We seem to have settled into this thread, more or less, but not everyone came with us. Hope all Royals are well!

Had a good day yesterday, met challenge well. I'm adding a tiny motivator: Each day, I'm putting a tiny star on the calendar if I met my goals and also an arrow (or _) indicating the direction of weight. Wouldn't it be great to be able to put a star and a "down" arrow on every day?

Eydie, your little adventure sounds like a nice get-away to me! Is it a beautiful old house?

Amarantha, you did great making that casserole -- and I bet you felt a lot better than you would have on cake!

WSW, kudos to you on the exercise! It makes such an enormous difference, doesn't it. Are you still doing the meditations tapes? I'm trying to fit in a few short meditations through the day. They're so transformative!

Aria, whooo-hooo to you on the buffet-bustin' and making your challenge despite all events conspiring to knock you off-kilter! You're an inspiration! And for getting through those procedures, too. I'm steeling myself up to make an appointment for a physical and colonoscopy.

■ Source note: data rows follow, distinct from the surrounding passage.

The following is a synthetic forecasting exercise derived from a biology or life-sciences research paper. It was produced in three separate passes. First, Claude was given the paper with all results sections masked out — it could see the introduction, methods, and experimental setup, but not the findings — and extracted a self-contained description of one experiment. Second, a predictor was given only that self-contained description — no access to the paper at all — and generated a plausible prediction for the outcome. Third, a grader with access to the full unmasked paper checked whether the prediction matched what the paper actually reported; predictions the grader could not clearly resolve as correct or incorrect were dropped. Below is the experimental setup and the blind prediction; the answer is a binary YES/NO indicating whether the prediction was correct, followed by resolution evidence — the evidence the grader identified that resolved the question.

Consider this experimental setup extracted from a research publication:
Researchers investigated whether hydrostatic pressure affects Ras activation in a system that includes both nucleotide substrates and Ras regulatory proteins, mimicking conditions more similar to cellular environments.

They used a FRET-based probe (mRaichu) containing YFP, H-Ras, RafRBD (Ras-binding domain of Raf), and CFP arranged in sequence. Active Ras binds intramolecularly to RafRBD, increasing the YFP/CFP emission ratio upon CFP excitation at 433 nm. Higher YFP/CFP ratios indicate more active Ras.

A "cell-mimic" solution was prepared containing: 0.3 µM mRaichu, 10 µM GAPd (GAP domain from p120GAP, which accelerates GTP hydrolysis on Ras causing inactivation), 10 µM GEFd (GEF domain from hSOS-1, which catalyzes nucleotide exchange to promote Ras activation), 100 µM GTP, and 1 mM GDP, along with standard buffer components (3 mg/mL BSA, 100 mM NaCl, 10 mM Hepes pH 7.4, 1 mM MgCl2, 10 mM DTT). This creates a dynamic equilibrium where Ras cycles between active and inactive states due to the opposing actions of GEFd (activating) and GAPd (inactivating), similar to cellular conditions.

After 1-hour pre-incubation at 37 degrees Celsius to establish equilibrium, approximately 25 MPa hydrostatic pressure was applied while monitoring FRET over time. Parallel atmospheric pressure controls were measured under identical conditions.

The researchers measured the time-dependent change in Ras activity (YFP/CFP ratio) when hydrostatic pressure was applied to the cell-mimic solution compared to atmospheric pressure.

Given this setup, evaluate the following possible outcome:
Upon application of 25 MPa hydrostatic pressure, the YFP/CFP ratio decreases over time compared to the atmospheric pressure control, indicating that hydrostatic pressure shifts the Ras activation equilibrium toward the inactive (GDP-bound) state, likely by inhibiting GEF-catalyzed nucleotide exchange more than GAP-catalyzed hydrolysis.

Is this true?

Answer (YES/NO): NO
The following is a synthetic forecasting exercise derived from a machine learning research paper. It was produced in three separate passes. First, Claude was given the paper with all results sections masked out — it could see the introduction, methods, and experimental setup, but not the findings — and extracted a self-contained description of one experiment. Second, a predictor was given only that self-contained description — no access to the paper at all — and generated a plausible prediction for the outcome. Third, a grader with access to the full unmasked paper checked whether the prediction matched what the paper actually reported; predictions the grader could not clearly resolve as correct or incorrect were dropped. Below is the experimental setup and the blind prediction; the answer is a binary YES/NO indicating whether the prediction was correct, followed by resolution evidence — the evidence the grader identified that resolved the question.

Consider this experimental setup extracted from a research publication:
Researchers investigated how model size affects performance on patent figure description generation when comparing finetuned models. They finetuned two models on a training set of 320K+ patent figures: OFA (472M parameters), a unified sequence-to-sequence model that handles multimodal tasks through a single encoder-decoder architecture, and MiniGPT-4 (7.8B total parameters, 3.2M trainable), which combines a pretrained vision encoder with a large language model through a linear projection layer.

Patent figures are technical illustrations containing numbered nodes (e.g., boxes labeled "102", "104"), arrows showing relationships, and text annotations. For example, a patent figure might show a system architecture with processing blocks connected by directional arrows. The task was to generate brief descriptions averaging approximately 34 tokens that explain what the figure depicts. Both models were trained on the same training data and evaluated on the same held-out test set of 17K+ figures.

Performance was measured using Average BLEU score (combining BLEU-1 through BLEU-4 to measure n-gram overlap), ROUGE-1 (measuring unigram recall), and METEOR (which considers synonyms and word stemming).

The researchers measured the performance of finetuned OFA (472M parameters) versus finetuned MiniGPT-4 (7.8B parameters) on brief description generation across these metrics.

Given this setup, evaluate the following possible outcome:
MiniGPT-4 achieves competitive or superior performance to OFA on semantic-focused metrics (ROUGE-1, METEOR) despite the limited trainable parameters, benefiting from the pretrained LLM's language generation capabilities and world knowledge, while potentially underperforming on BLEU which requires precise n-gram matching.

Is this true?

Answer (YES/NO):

Kaylets, that's so typical that you haven't heard back from your interviews. The older I get, the more I think we should never get stressed over these things -- you just never know what's going to happen. Work continues to be shaky for me. The owners are trying to sell (although they're not telling us that, of course). If they did I could be out of a job. And I've got to say, in one way it would be a huge relief to go back to freelancing. We'll see.

K, dahlings, mentioned or un-, I must poke nose into office (that means opening my email, which I decided to leave until after I'd posted Love to all! Let's make this a good one...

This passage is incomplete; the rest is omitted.